WHAT THE TASK REQUIRES: Work through the listing below and give again exactly the lines from the one with "Rear view of" to the one with "Šedé BMW X5", both ends included. All other lines and all pictures stay out.

RECORDS SUPPLIED:
======
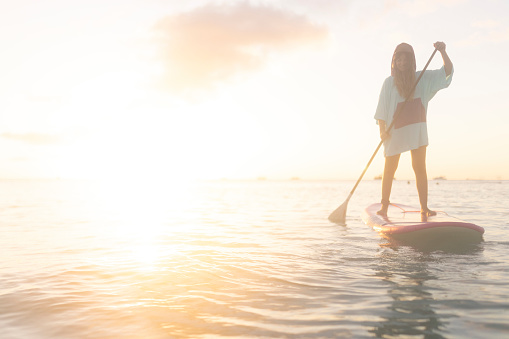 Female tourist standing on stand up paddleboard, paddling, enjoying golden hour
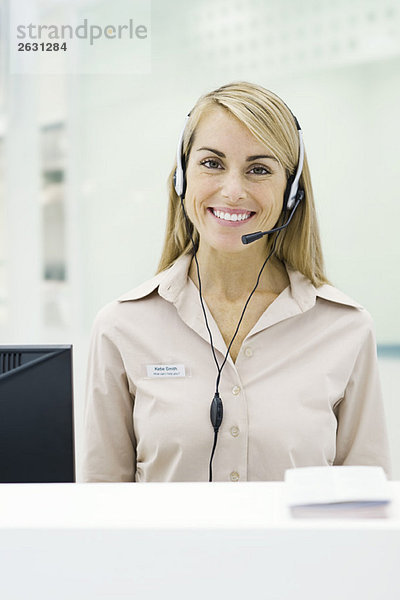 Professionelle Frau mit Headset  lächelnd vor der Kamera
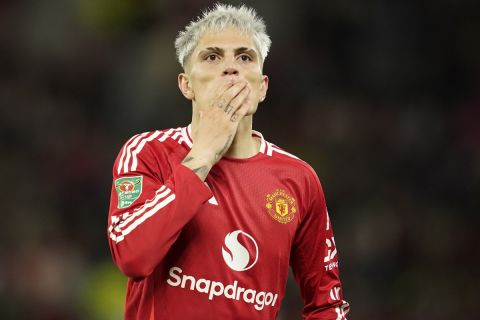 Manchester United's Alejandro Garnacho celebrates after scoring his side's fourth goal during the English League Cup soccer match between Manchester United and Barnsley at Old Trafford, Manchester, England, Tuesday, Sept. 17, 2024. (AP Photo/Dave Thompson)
======
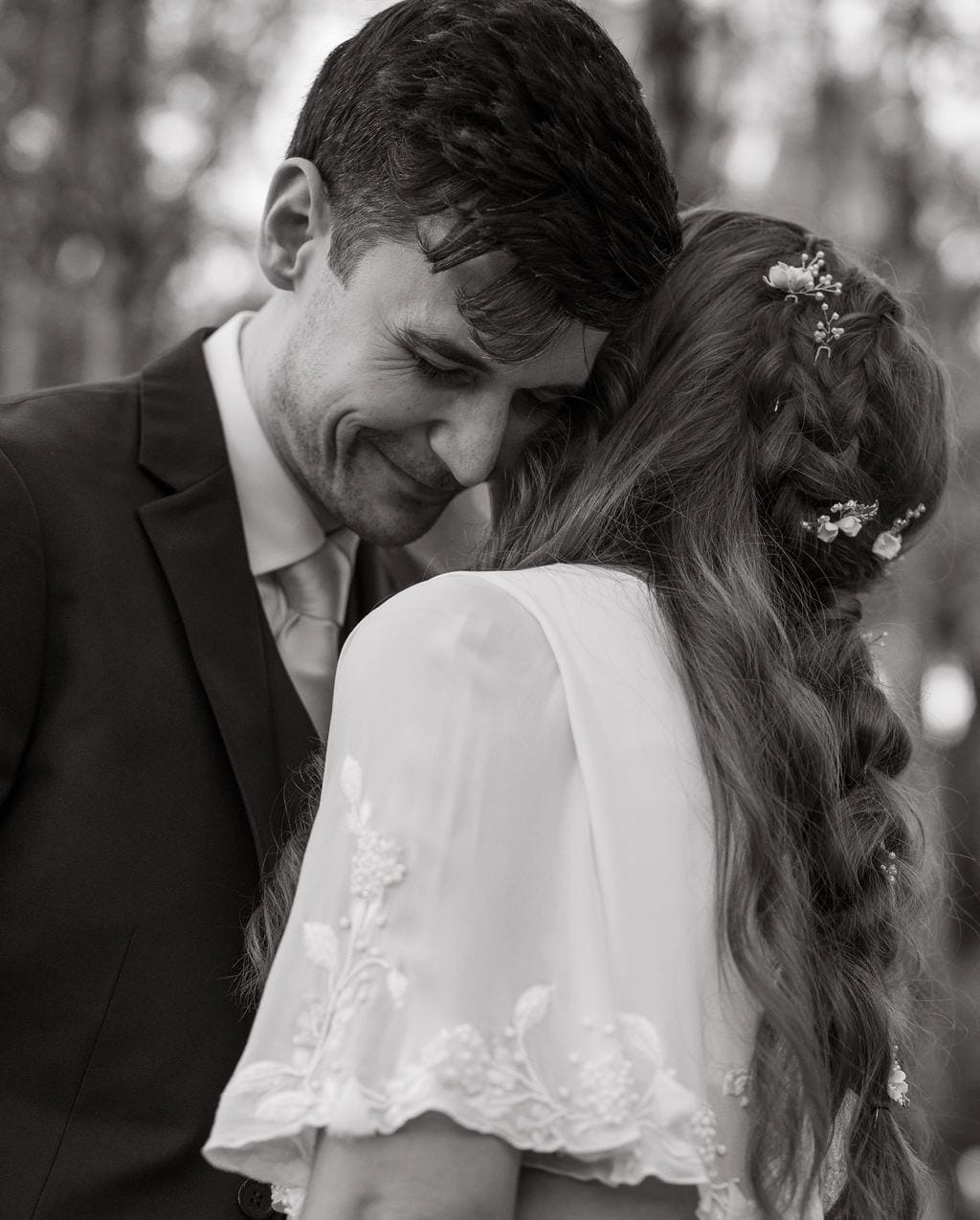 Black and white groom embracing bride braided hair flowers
======
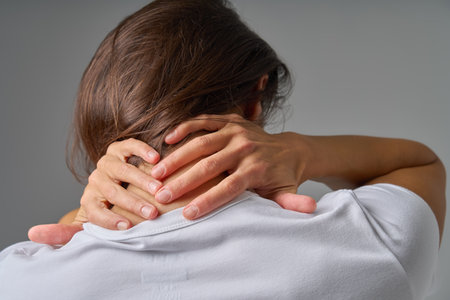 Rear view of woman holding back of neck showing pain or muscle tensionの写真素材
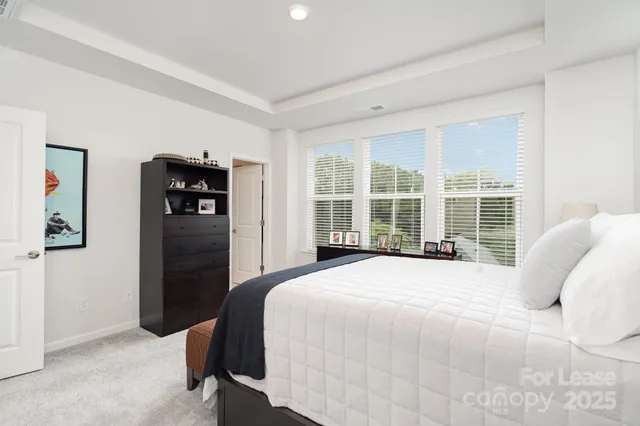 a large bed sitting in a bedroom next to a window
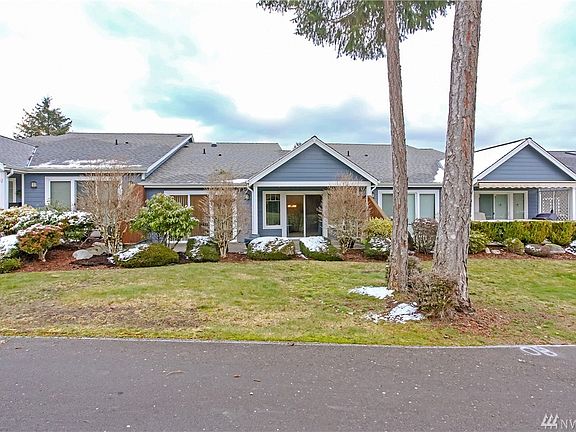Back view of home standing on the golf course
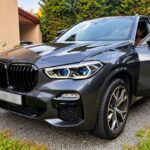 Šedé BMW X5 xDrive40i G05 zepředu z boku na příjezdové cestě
======
EXERCISE OUTPUT:
 Rear view of woman holding back of neck showing pain or muscle tensionの写真素材
 a large bed sitting in a bedroom next to a window
Back view of home standing on the golf course
 Šedé BMW X5 xDrive40i G05 zepředu z boku na příjezdové cestě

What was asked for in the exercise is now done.